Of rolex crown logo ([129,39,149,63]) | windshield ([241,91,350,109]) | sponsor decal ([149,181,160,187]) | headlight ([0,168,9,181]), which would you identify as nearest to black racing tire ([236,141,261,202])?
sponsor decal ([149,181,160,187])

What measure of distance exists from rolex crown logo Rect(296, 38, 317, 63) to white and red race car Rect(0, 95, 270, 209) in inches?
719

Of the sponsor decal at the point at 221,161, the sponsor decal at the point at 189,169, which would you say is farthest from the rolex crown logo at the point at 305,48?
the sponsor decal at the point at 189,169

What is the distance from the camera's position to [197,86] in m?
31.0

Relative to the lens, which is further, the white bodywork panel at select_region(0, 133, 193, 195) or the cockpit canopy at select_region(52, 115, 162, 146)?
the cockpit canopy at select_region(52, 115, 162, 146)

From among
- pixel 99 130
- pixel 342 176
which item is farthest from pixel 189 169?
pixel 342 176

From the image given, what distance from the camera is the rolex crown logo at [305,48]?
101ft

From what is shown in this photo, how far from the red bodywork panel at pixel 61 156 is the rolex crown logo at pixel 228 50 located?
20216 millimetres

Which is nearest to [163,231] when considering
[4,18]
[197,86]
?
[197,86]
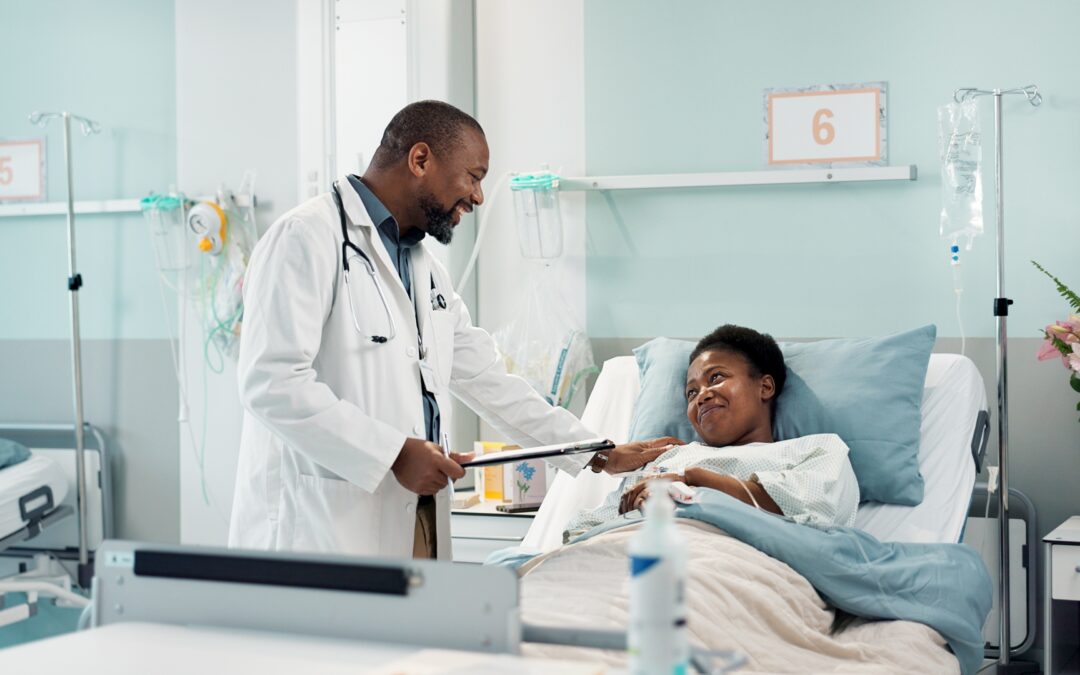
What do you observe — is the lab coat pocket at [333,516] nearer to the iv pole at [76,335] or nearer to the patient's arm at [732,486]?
the patient's arm at [732,486]

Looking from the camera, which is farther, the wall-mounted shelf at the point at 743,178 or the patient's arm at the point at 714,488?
the wall-mounted shelf at the point at 743,178

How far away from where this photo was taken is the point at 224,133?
377cm

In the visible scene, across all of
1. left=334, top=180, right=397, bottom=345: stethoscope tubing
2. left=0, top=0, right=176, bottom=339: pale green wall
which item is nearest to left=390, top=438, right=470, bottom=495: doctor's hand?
left=334, top=180, right=397, bottom=345: stethoscope tubing

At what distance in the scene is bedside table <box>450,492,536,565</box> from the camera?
2.99 meters

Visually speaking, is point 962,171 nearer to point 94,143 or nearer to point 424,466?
point 424,466

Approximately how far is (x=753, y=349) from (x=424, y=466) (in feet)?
3.28

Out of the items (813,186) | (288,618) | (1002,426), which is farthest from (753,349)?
(288,618)

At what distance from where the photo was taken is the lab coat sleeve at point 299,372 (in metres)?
1.98

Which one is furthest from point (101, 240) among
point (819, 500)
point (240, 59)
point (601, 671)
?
point (601, 671)

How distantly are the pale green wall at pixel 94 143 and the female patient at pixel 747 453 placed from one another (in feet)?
7.28

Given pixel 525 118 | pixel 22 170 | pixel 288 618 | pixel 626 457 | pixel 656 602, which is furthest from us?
pixel 22 170

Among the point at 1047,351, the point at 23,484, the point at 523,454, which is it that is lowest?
the point at 23,484

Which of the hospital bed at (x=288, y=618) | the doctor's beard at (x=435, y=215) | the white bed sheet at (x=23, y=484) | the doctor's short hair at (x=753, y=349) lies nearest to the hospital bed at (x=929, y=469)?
the doctor's short hair at (x=753, y=349)

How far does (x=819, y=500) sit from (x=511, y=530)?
98 cm
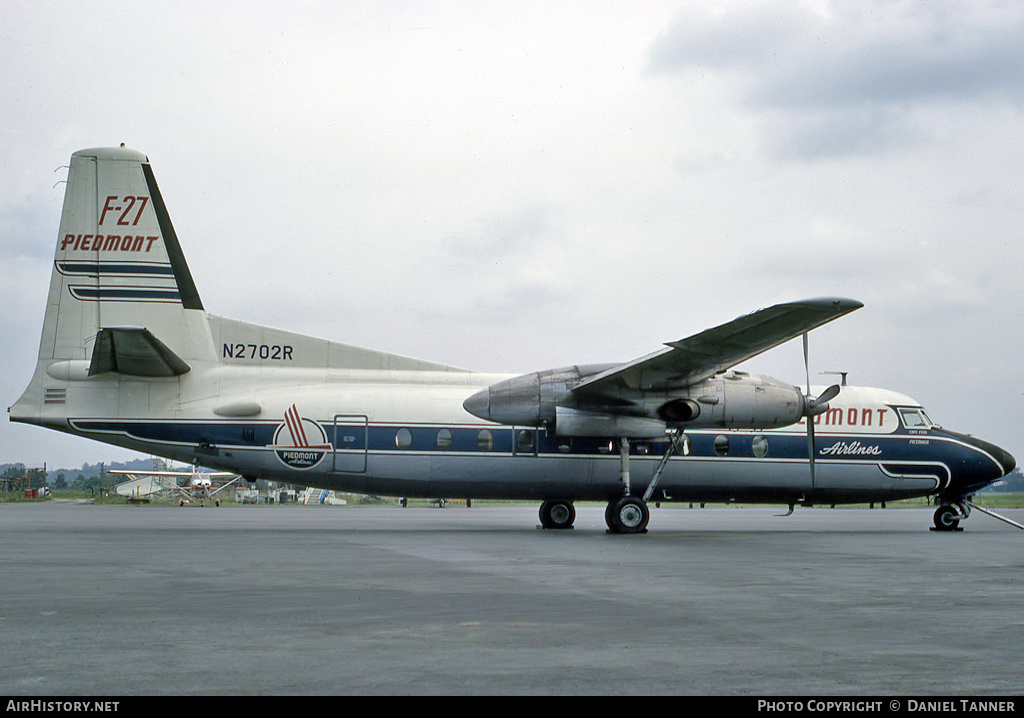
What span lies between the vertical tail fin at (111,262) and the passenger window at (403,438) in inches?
178

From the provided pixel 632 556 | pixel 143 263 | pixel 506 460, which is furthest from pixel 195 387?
pixel 632 556

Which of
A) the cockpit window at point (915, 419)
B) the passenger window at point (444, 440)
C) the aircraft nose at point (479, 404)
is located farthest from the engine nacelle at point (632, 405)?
the cockpit window at point (915, 419)

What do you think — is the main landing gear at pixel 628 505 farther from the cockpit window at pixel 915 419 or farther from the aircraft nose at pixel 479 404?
the cockpit window at pixel 915 419

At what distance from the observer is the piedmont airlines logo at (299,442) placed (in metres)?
18.7

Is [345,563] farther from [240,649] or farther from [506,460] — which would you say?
[506,460]

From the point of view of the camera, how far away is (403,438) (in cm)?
1933

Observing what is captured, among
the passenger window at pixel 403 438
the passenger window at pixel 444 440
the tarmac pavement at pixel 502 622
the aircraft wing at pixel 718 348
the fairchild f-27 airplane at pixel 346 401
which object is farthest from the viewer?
the passenger window at pixel 444 440

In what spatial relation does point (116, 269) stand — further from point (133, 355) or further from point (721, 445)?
point (721, 445)

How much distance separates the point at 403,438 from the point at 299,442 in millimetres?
2162

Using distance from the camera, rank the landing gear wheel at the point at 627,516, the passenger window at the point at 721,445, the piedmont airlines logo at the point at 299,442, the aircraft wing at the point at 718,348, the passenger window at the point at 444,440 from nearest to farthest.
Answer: the aircraft wing at the point at 718,348 → the piedmont airlines logo at the point at 299,442 → the landing gear wheel at the point at 627,516 → the passenger window at the point at 444,440 → the passenger window at the point at 721,445

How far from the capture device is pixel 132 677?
5035 mm

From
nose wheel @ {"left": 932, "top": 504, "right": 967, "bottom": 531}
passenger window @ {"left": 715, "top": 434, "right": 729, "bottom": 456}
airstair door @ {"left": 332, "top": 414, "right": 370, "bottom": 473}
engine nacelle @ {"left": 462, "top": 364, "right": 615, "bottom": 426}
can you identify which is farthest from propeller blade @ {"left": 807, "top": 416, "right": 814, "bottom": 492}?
airstair door @ {"left": 332, "top": 414, "right": 370, "bottom": 473}

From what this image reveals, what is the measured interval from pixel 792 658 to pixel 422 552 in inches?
356

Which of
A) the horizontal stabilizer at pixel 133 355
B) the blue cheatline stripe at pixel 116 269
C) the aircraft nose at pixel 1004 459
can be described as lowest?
the aircraft nose at pixel 1004 459
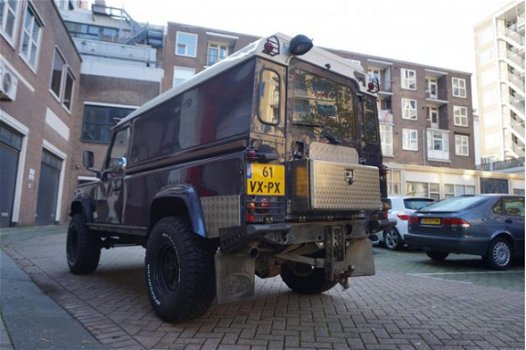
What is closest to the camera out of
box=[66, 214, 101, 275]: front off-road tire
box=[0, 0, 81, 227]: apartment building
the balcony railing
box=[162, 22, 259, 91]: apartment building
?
box=[66, 214, 101, 275]: front off-road tire

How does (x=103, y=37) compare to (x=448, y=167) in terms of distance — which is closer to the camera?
(x=448, y=167)

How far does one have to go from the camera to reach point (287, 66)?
3736 mm

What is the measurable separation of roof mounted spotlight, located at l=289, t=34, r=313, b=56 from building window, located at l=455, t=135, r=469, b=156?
3683cm

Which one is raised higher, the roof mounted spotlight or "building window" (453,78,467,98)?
"building window" (453,78,467,98)

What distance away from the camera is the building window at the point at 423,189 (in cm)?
3238

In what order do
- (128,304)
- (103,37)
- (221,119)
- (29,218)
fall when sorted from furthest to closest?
(103,37) → (29,218) → (128,304) → (221,119)

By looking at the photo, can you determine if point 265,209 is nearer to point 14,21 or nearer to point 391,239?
point 391,239

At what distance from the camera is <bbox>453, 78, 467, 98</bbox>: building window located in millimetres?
37500

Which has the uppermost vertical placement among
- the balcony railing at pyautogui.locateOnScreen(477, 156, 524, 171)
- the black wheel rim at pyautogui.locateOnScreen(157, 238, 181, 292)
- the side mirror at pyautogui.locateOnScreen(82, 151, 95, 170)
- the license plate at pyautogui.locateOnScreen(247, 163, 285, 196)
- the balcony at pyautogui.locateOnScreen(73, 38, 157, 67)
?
the balcony at pyautogui.locateOnScreen(73, 38, 157, 67)

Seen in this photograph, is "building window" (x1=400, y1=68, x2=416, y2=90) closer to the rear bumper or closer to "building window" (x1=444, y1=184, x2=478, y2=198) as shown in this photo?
"building window" (x1=444, y1=184, x2=478, y2=198)

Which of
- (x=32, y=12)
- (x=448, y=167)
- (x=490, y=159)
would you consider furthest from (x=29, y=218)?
(x=490, y=159)

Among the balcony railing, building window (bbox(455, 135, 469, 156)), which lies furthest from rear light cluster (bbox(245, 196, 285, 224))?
the balcony railing

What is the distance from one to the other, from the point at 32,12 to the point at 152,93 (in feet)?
35.0

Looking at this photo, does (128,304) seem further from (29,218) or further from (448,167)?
(448,167)
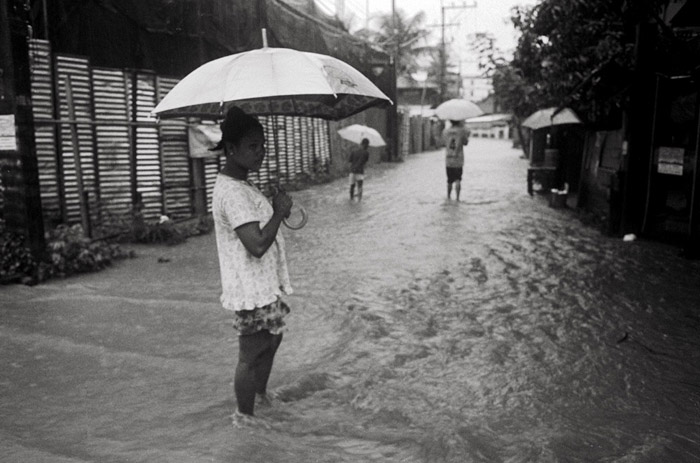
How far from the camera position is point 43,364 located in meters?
5.10

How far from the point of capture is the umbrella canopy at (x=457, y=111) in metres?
→ 14.5

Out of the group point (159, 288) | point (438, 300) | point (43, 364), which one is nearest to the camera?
point (43, 364)

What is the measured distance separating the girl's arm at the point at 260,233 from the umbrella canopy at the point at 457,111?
11435 mm

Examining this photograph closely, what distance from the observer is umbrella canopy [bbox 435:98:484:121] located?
1452cm

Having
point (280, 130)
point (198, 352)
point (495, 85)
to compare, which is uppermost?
point (495, 85)

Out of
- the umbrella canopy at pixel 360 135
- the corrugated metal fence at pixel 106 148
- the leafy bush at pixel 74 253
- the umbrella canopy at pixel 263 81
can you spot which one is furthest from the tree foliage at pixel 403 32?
the umbrella canopy at pixel 263 81

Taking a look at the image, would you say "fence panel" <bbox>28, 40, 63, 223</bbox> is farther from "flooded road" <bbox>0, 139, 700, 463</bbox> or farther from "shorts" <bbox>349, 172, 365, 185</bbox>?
"shorts" <bbox>349, 172, 365, 185</bbox>

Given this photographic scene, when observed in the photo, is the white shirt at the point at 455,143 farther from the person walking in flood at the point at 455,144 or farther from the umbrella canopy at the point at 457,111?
the umbrella canopy at the point at 457,111

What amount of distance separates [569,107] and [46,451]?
1249 cm

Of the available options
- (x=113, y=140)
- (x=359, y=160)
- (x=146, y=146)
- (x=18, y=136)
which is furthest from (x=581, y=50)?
(x=18, y=136)

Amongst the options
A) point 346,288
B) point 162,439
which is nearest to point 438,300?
point 346,288

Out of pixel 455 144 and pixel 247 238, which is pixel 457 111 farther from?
pixel 247 238

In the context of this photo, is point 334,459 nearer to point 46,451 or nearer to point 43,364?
point 46,451

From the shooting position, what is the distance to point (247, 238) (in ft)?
11.0
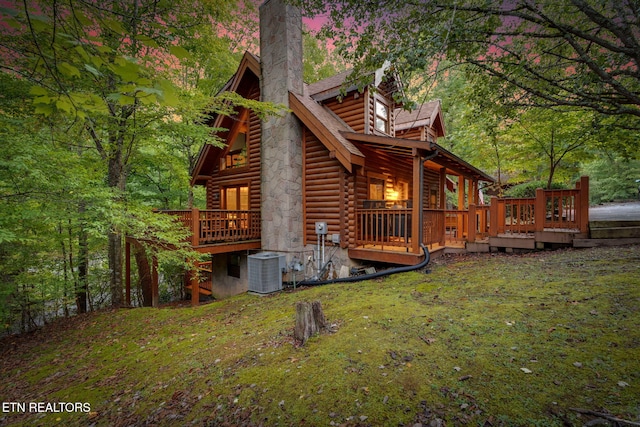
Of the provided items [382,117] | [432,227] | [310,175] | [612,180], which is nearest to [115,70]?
[310,175]

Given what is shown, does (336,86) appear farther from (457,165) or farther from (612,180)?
(612,180)

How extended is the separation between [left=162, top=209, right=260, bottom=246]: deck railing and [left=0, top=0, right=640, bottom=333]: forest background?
864 mm

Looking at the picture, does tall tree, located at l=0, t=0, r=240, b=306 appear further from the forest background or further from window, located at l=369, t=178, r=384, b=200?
window, located at l=369, t=178, r=384, b=200

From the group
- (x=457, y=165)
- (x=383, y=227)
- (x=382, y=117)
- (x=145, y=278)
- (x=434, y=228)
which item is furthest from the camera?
(x=145, y=278)

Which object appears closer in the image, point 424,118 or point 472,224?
point 472,224

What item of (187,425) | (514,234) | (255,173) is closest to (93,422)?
(187,425)

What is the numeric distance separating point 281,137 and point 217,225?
12.5ft

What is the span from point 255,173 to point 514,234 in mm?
9425

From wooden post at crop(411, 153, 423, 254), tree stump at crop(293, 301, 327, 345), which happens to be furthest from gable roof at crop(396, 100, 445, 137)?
tree stump at crop(293, 301, 327, 345)

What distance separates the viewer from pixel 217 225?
978 centimetres

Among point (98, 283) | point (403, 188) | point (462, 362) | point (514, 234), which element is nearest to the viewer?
point (462, 362)

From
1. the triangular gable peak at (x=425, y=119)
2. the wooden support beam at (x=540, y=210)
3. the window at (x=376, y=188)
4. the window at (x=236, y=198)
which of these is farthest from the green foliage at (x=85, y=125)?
the wooden support beam at (x=540, y=210)

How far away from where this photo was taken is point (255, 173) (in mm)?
11375

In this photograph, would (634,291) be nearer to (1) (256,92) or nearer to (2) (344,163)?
(2) (344,163)
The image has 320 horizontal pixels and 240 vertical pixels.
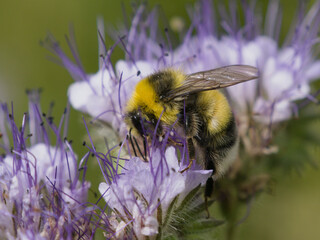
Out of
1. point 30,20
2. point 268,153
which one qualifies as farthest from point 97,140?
point 30,20

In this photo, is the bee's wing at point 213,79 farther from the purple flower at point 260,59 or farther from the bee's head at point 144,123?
the purple flower at point 260,59

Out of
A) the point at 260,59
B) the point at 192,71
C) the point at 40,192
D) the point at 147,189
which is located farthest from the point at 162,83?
the point at 260,59

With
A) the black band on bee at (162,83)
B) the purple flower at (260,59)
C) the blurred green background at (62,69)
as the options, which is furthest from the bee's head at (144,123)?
the blurred green background at (62,69)

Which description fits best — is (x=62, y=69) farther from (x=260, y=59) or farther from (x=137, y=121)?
(x=137, y=121)

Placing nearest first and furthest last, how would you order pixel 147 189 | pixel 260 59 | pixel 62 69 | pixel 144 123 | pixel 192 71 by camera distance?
1. pixel 147 189
2. pixel 144 123
3. pixel 192 71
4. pixel 260 59
5. pixel 62 69

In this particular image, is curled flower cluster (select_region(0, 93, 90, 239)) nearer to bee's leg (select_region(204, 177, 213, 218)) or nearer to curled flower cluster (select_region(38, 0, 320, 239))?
curled flower cluster (select_region(38, 0, 320, 239))

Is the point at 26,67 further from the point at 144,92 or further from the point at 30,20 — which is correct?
the point at 144,92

_DIRECTIONS FOR THIS TASK_:
Repeat only the lines from the one with "The image has" through the end of the data, both included and exactly as written. Pictures stay out of the copy.

_PROBLEM SOLUTION_:
The image has 320 horizontal pixels and 240 vertical pixels.
Out of
1. point 30,20
2. point 268,153
which one qualifies as farthest from point 97,140?
point 30,20

In this photo, is the bee's wing at point 213,79 farther from the purple flower at point 260,59 or farther from the bee's head at point 144,123?
the purple flower at point 260,59

Out of
A) the point at 260,59
B) the point at 192,71
C) the point at 40,192
D) the point at 147,189
which is located farthest from the point at 162,83?
the point at 260,59

With
A) the black band on bee at (162,83)
B) the purple flower at (260,59)
C) the blurred green background at (62,69)
as the options, which is furthest from the bee's head at (144,123)?
the blurred green background at (62,69)

Which description fits best — is (x=62, y=69) farther from (x=260, y=59) or farther from (x=137, y=121)?
(x=137, y=121)

Placing nearest first and furthest last, how would you order pixel 147 189 | pixel 260 59 | pixel 62 69 | pixel 144 123 | pixel 192 71 by camera distance?
1. pixel 147 189
2. pixel 144 123
3. pixel 192 71
4. pixel 260 59
5. pixel 62 69

In this particular image, is curled flower cluster (select_region(0, 93, 90, 239)) nearer to bee's leg (select_region(204, 177, 213, 218)) or nearer to curled flower cluster (select_region(38, 0, 320, 239))?
curled flower cluster (select_region(38, 0, 320, 239))

Is the point at 26,67 further from the point at 144,92 or further from the point at 30,20 — which is correct?
the point at 144,92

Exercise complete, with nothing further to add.